For multi-GPU or multi-CPU training, `EarlyStoppingParallelTrainer` wraps the model in a `ParallelWrapper`:

```java
EarlyStoppingParallelTrainer trainer =
    new EarlyStoppingParallelTrainer(esConf, netConf, trainData,
                                     null,     // listeners
                                     4,        // number of workers
                                     8,        // prefetch buffer
                                     2);       // averaging frequency
```

Constraints to be aware of:

* The training UI (`StatsListener`) is not compatible with `EarlyStoppingParallelTrainer`.
* Complex custom `IterationListener` implementations may not behave correctly due to model copying between workers.
* For most use cases, single-device early stopping is simpler and sufficient.

***

## Common Patterns

### Using Both Time and Epoch Limits

```java
new EarlyStoppingConfiguration.Builder<MultiLayerNetwork>()
    .epochTerminationConditions(
        new MaxEpochsTerminationCondition(200),
        new ScoreImprovementEpochTerminationCondition(15))
    .iterationTerminationConditions(
        new MaxTimeIterationTerminationCondition(4, TimeUnit.HOURS))
    .scoreCalculator(new DataSetLossCalculator(valIterator, true))
    .evaluateEveryNEpochs(1)
    .modelSaver(new LocalFileModelSaver(checkpointDir))
    .build();
```

### Evaluating Every N Epochs

Evaluation is expensive for large datasets.
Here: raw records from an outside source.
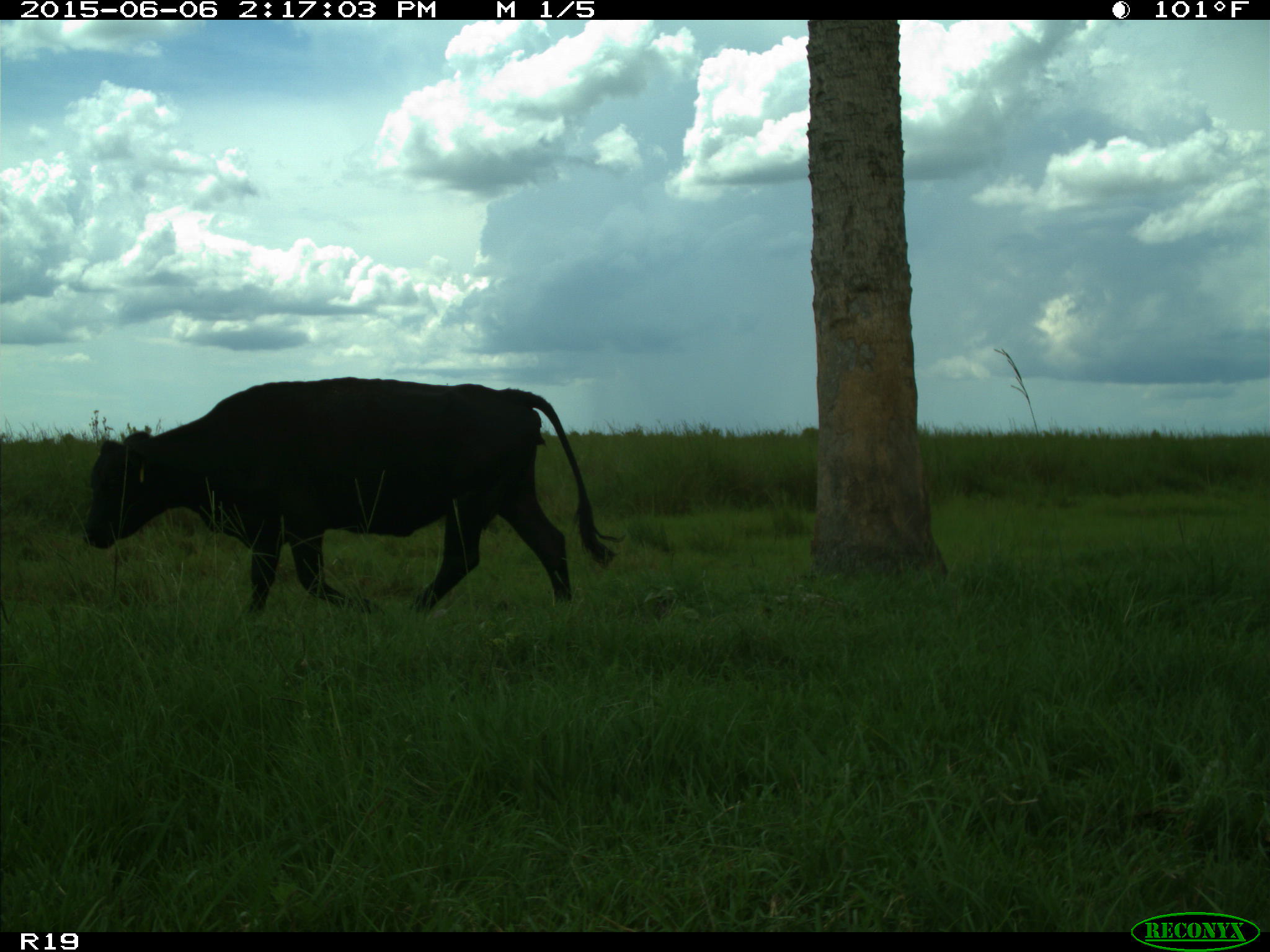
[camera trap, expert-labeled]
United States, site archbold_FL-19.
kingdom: Animalia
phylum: Chordata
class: Mammalia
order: Artiodactyla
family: Bovidae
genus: Bos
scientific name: Bos taurus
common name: domestic cow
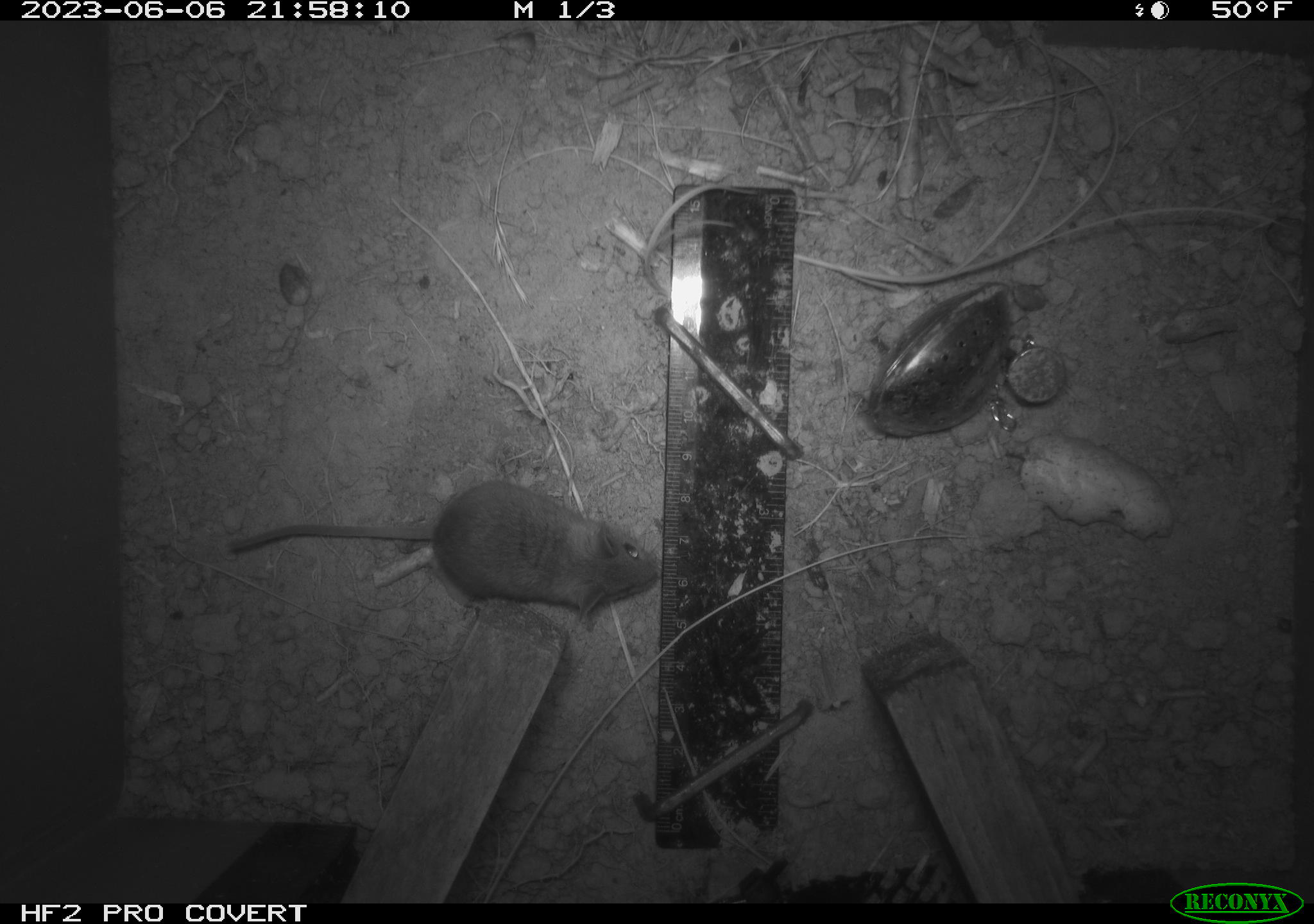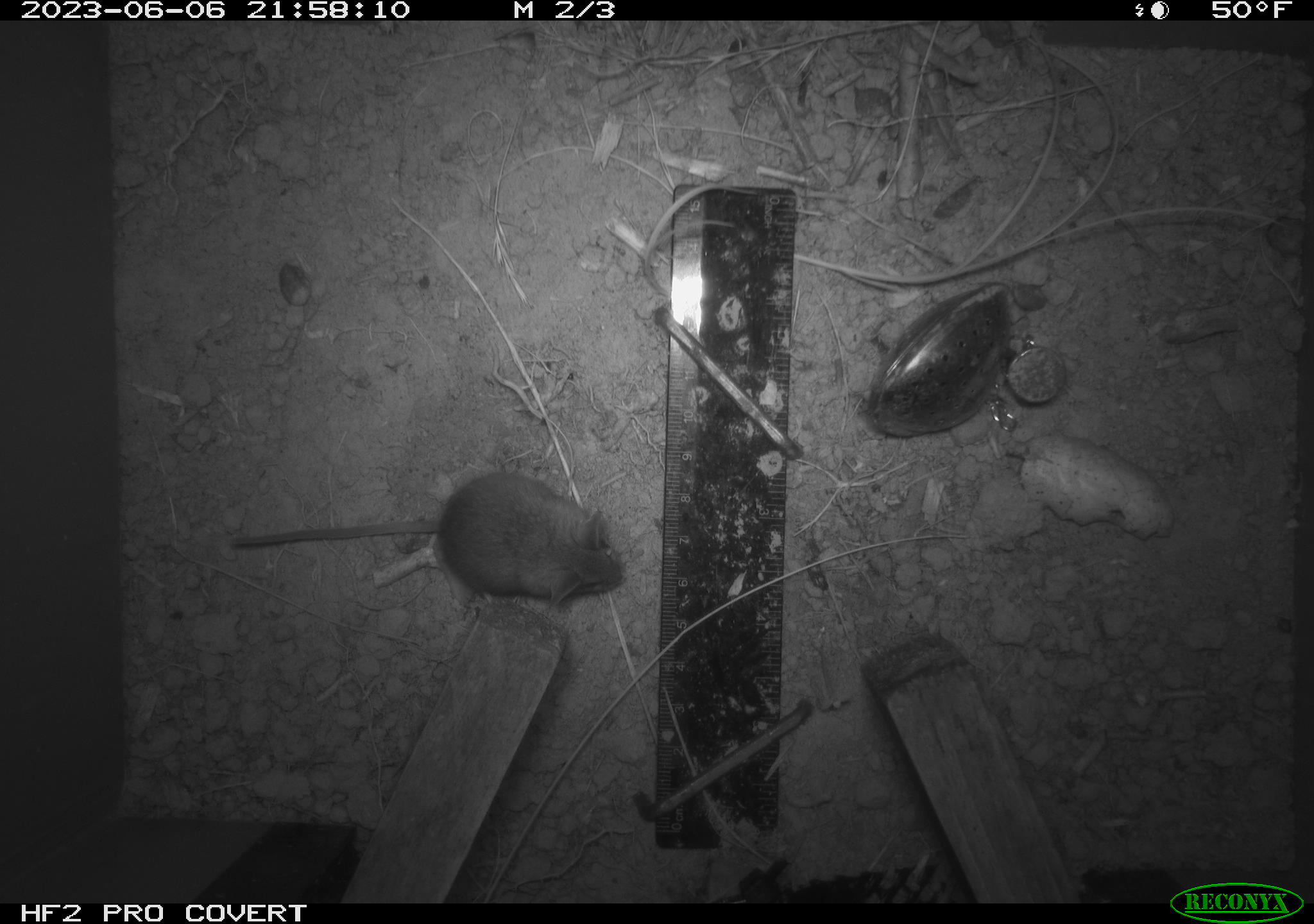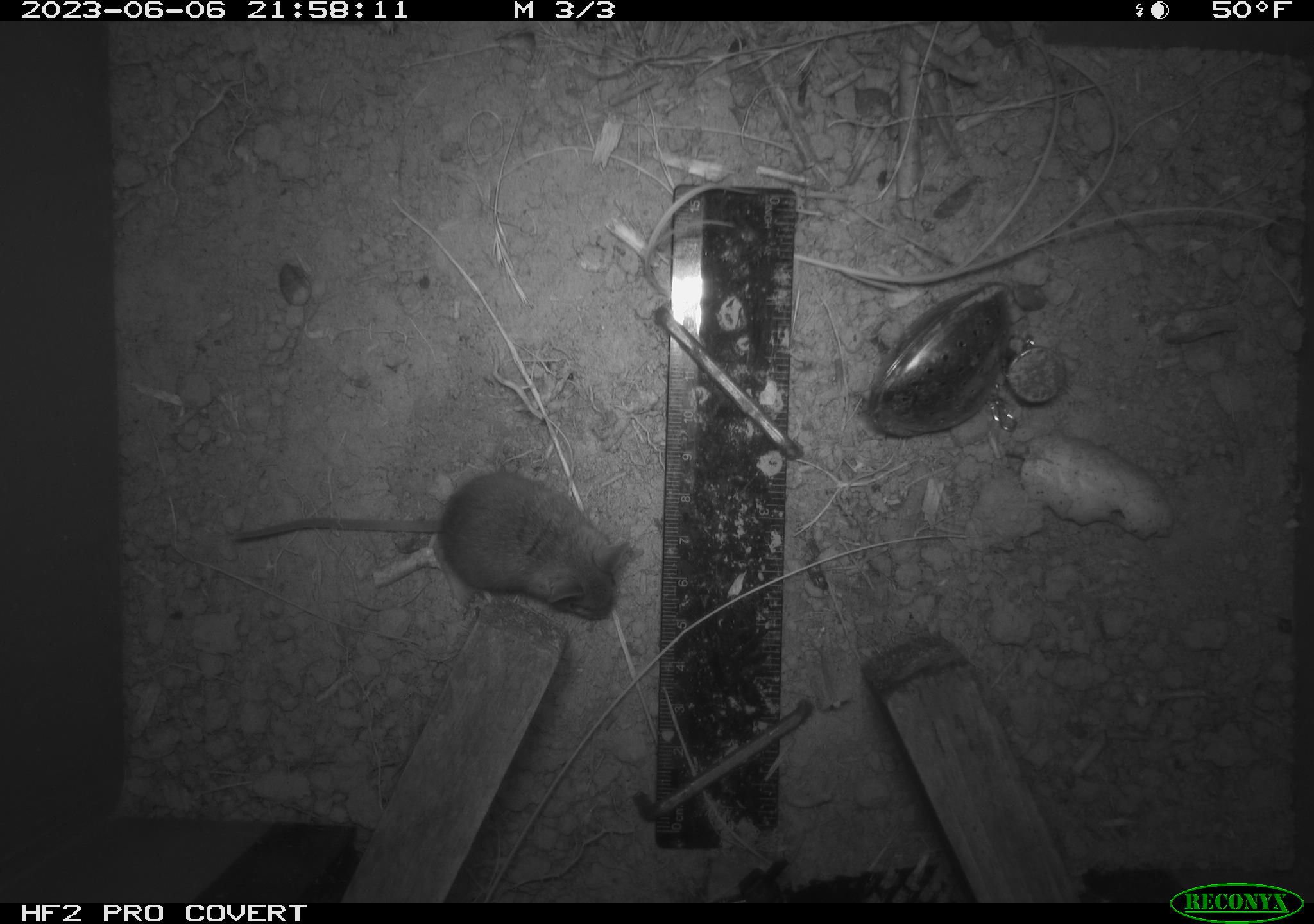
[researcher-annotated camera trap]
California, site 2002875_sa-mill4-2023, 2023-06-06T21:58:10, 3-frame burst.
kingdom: Animalia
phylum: Chordata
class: Mammalia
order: Rodentia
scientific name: Rodentia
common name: mouse species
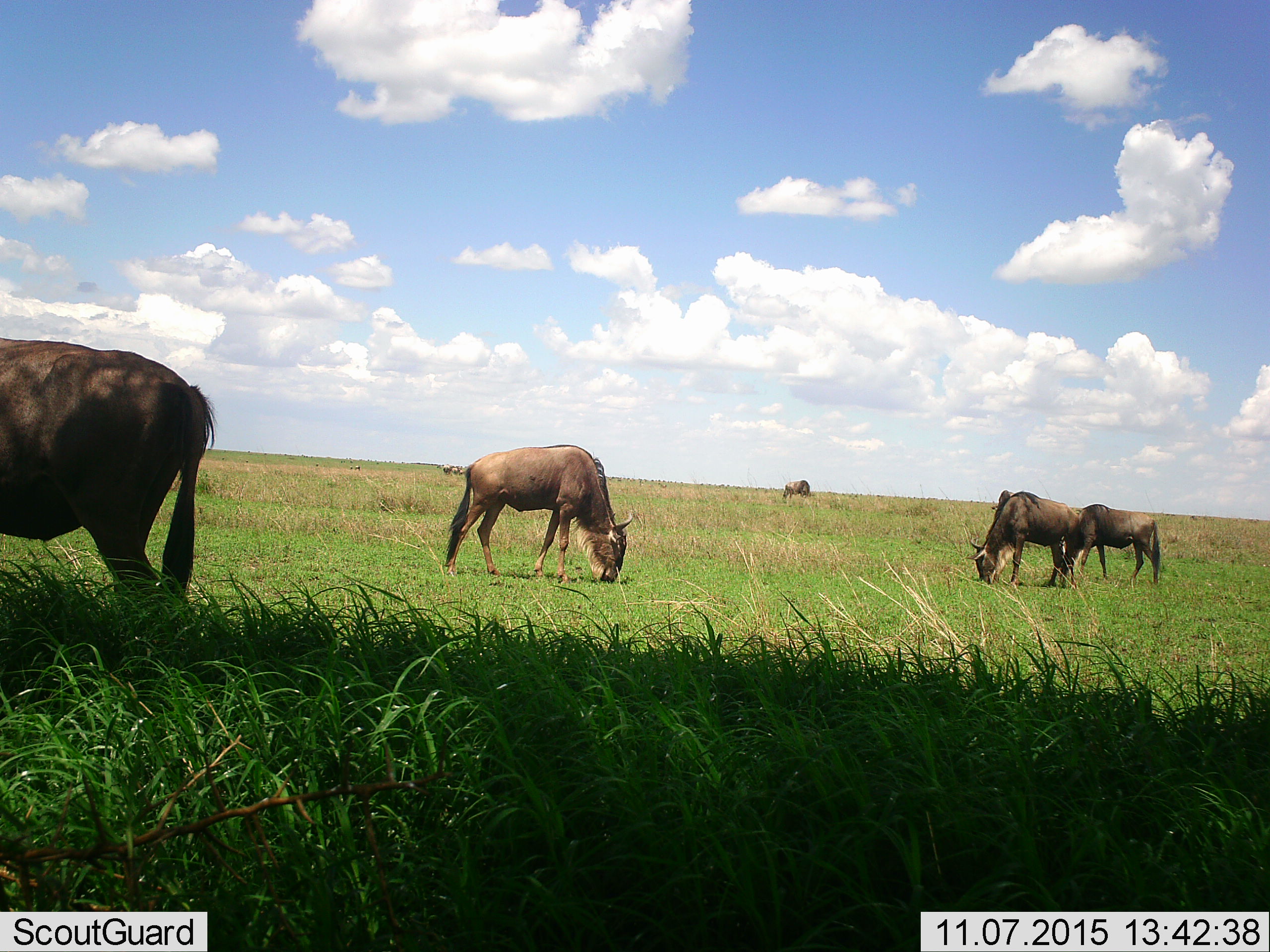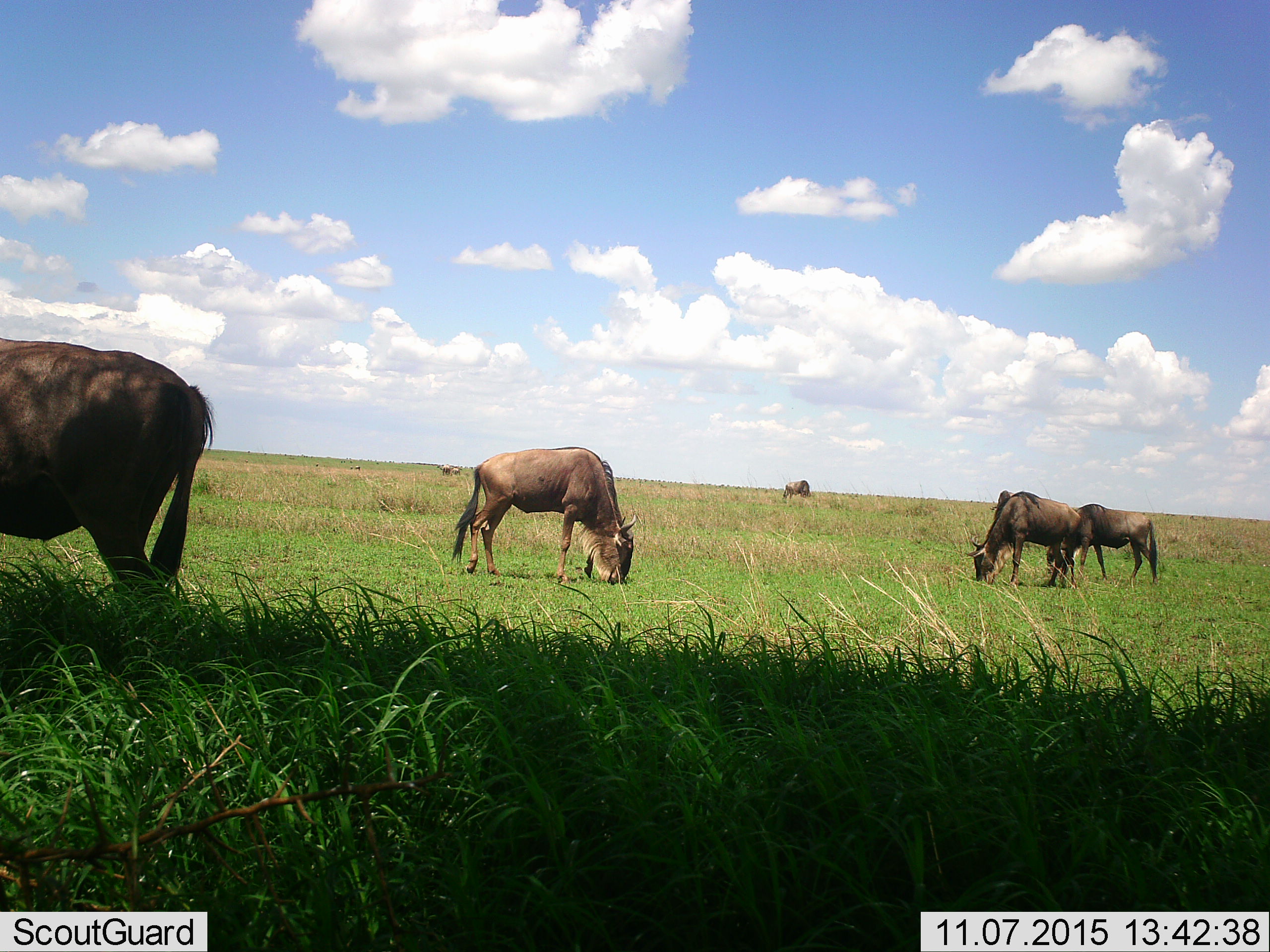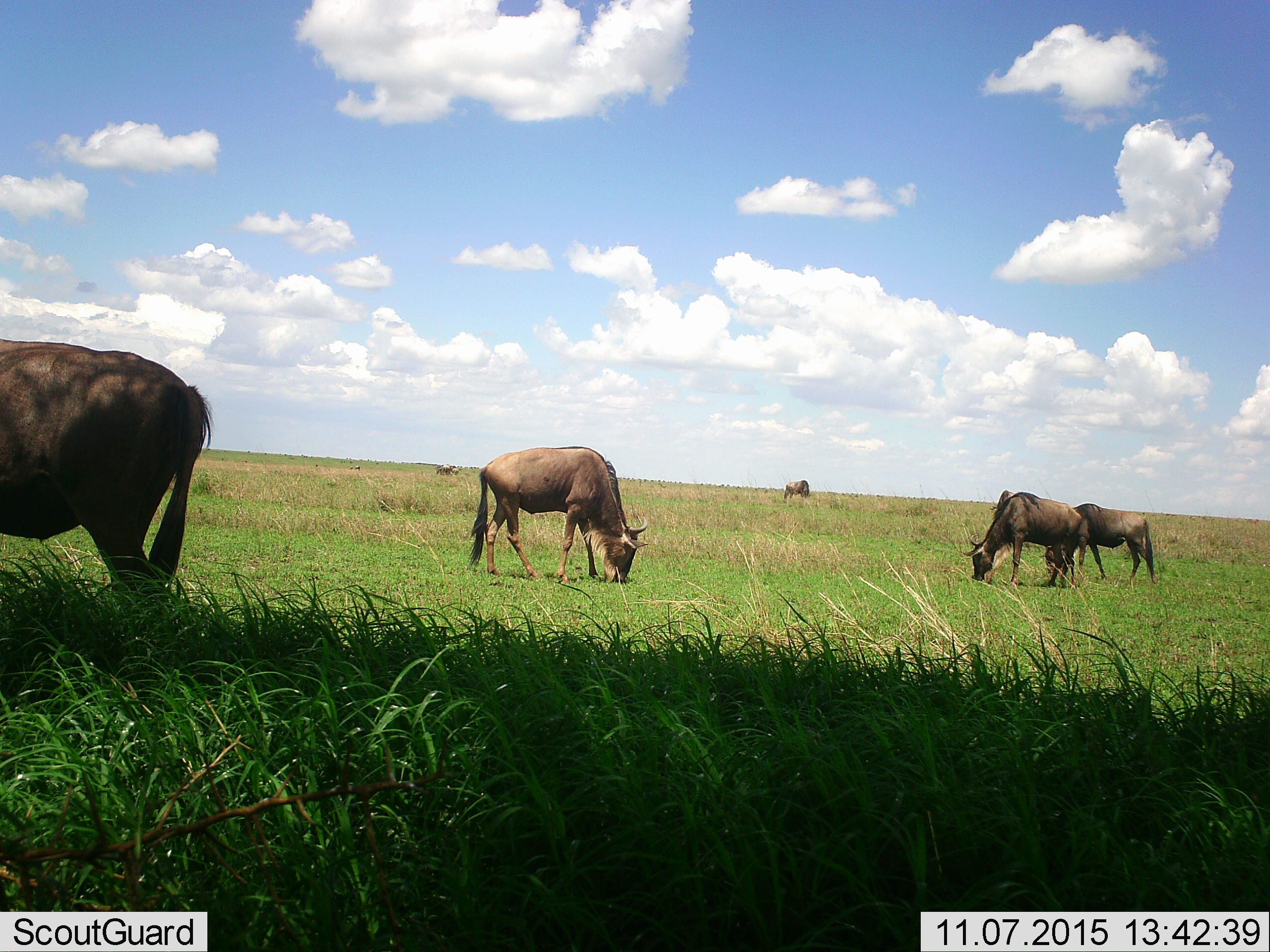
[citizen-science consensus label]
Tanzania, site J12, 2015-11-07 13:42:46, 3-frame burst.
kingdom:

Use `evaluateEveryNEpochs(n)` to reduce overhead:

```java
.evaluateEveryNEpochs(5)  // evaluate only every 5 epochs
```

Note that score-based termination conditions count their patience in *evaluation cycles*, not raw epochs, when this setting is active.

### Maximizing a Metric (e.g., Accuracy)

```java
.scoreCalculator(
    new ClassificationScoreCalculator(Evaluation.Metric.ACCURACY, valIterator))
```

`ClassificationScoreCalculator` sets `minimizeScore() = false`, so the trainer automatically looks for the highest score rather than the lowest.